Lucky it wasn’t going FLAT-OUT.
A stunned resident in a sleepy rural hamlet woke to find his solid stone garden wall had been quite literally STEAM-ROLLERED by a runaway traction engine.
The driver of the low-powered steam-powered traction engine lost control on a steep hill and the vintage vehicle – top speed 5mph – bounced off a parked car then demolished the wall.
None of the three people on board were hurt in the low-speed smash in Ford, Glos., but firefighters rushed to empty the engine of its steam – fearing an explosion.
Neighbour David Sandy, 60, said: ”I was finishing my breakfast when I was alerted by a huge ball of steam rising up out the front of my house.
”The engine appears to have gone down the hill and skidded on the cats eyes – sending it across the road.
”It then hit the end of a neighbour’s car and crashed into the wall. If it hadn’t have hit that wall, it could have crashed into a house.

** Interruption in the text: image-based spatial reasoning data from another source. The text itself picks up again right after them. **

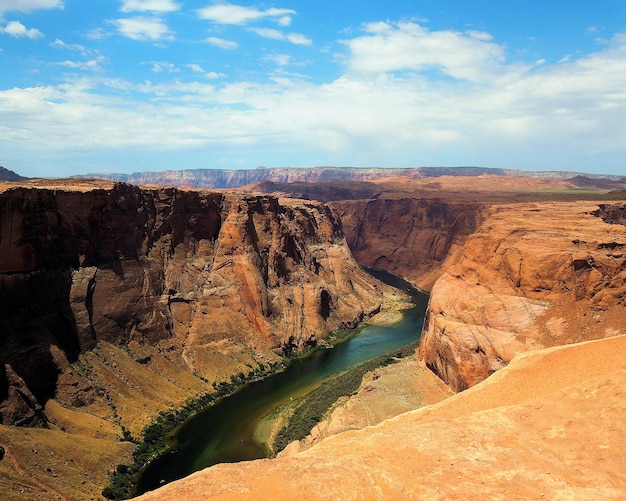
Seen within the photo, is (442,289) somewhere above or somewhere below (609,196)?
below

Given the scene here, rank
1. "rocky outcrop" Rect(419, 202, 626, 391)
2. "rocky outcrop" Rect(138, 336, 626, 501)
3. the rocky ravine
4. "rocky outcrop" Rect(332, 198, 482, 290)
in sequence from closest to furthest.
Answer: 1. "rocky outcrop" Rect(138, 336, 626, 501)
2. "rocky outcrop" Rect(419, 202, 626, 391)
3. the rocky ravine
4. "rocky outcrop" Rect(332, 198, 482, 290)

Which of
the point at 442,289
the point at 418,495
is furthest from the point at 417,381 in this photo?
the point at 418,495

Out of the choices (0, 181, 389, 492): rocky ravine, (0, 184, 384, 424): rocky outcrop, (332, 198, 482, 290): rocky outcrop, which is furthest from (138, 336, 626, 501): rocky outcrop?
(332, 198, 482, 290): rocky outcrop

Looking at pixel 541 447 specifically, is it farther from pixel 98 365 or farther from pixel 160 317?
Result: pixel 160 317

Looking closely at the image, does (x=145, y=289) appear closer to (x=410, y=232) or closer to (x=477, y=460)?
(x=477, y=460)

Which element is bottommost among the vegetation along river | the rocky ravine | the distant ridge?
the vegetation along river

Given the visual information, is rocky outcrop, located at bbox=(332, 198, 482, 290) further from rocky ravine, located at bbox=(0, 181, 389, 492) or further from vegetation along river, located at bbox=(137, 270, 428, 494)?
rocky ravine, located at bbox=(0, 181, 389, 492)

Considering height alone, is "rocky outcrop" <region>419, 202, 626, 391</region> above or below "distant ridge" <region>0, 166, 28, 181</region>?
below
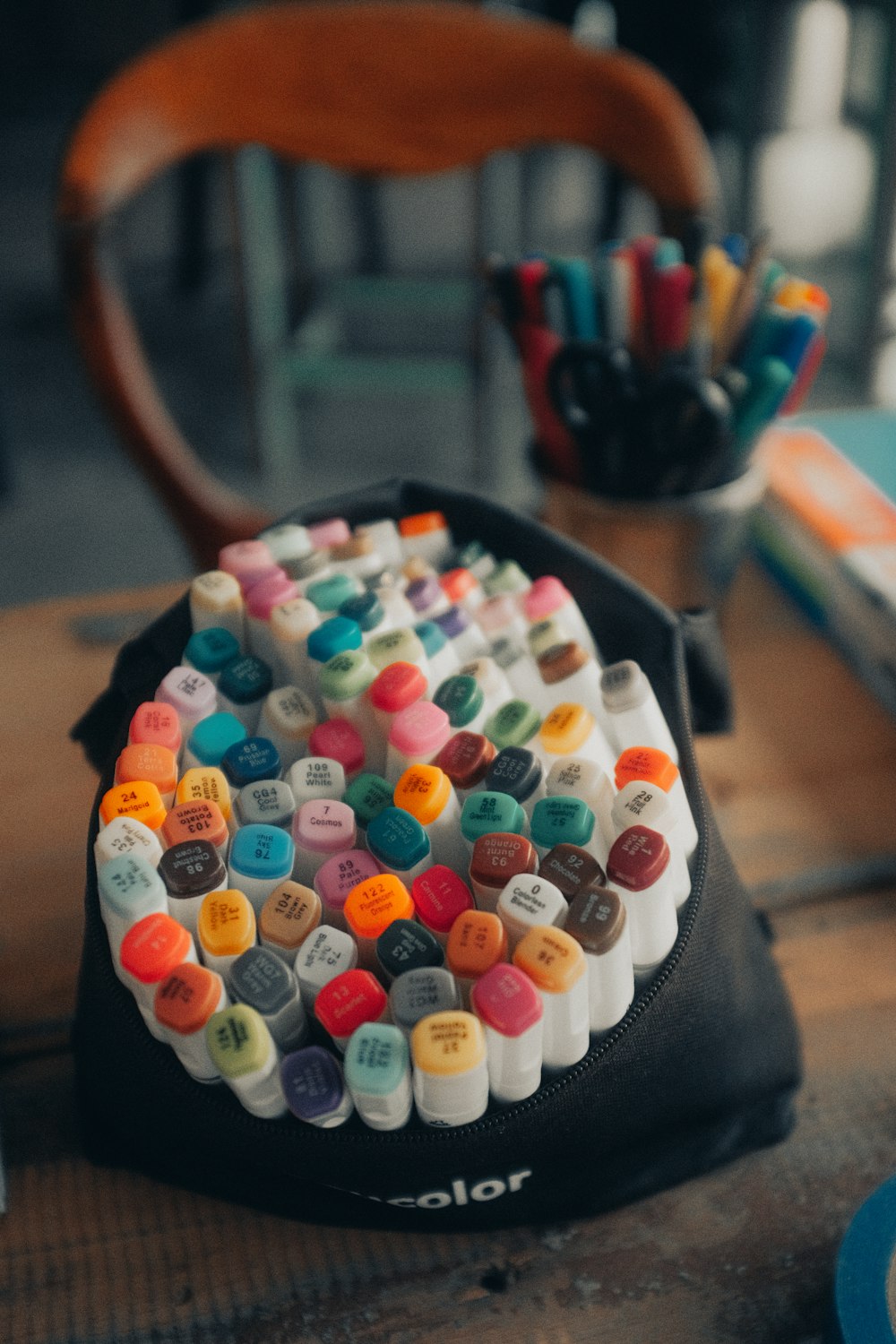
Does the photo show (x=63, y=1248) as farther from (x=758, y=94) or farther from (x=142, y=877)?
(x=758, y=94)

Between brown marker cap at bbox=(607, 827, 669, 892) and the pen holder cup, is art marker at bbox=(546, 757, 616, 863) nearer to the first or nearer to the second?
brown marker cap at bbox=(607, 827, 669, 892)

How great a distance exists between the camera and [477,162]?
80cm

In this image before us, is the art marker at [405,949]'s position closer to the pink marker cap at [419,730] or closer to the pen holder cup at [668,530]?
the pink marker cap at [419,730]

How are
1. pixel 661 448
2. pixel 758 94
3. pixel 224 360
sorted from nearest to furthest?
1. pixel 661 448
2. pixel 758 94
3. pixel 224 360

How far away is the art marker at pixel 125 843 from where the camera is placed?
11.3 inches

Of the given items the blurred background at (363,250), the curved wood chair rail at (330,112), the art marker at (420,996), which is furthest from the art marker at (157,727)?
the blurred background at (363,250)

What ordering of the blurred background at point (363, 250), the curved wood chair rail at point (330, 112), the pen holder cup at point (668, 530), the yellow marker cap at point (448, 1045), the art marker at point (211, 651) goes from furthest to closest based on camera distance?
1. the blurred background at point (363, 250)
2. the curved wood chair rail at point (330, 112)
3. the pen holder cup at point (668, 530)
4. the art marker at point (211, 651)
5. the yellow marker cap at point (448, 1045)

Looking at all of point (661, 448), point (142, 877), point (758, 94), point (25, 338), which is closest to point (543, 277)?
point (661, 448)

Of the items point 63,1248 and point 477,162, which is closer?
point 63,1248

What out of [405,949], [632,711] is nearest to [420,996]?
[405,949]

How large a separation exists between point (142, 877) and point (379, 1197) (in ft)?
0.34

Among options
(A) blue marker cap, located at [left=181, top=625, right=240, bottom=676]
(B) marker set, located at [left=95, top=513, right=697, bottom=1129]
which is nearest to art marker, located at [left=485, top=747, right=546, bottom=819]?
(B) marker set, located at [left=95, top=513, right=697, bottom=1129]

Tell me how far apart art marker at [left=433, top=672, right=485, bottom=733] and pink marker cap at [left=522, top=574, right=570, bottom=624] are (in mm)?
46

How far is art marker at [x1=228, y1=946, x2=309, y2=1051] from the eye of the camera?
265mm
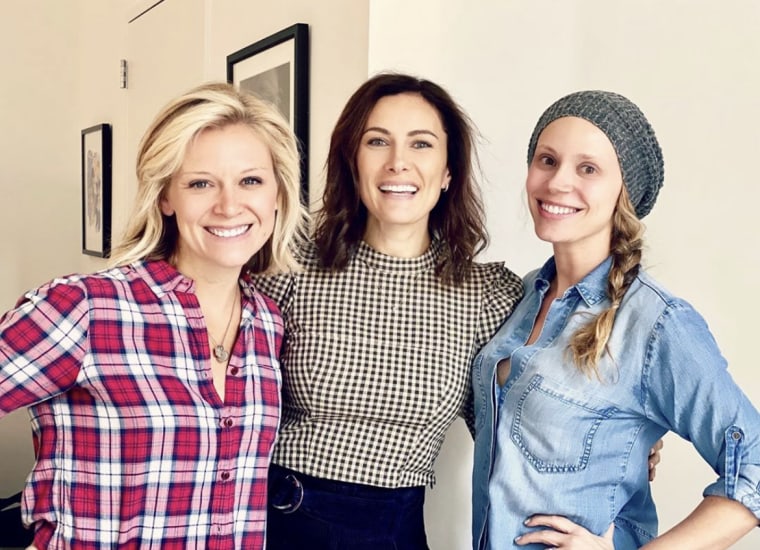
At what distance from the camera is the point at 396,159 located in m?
1.62

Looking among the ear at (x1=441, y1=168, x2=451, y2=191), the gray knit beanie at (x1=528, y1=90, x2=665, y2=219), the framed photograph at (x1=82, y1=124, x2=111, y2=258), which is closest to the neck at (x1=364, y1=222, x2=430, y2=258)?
the ear at (x1=441, y1=168, x2=451, y2=191)

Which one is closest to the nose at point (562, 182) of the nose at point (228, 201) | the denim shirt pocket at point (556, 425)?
the denim shirt pocket at point (556, 425)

”It was such a sad sight to see the engine, which had obviously been lovingly restored, lying shattered.
”My neighbour had just spent the summer repairing his wall too!”
The brown and black steam traction engine, bearing the name ‘S Kavanagh, road contractor, Surrey’, was towing a caravan when it crashed.
Neighbours believed it was travelling from the nearby Toddington Steam Fair.
Traction steam engines – often called road locomotives – became popular in Britain from the 1850s.
The metal-wheeled vehicles were used to tow heavy equipment and usually travel at around 3-4mph.
Although this isn’t the slowest crash we’ve seen this week – that award goes to the test driver of this Bugatti Veyron who reversed the £1 million supercar into a stationary Toyota.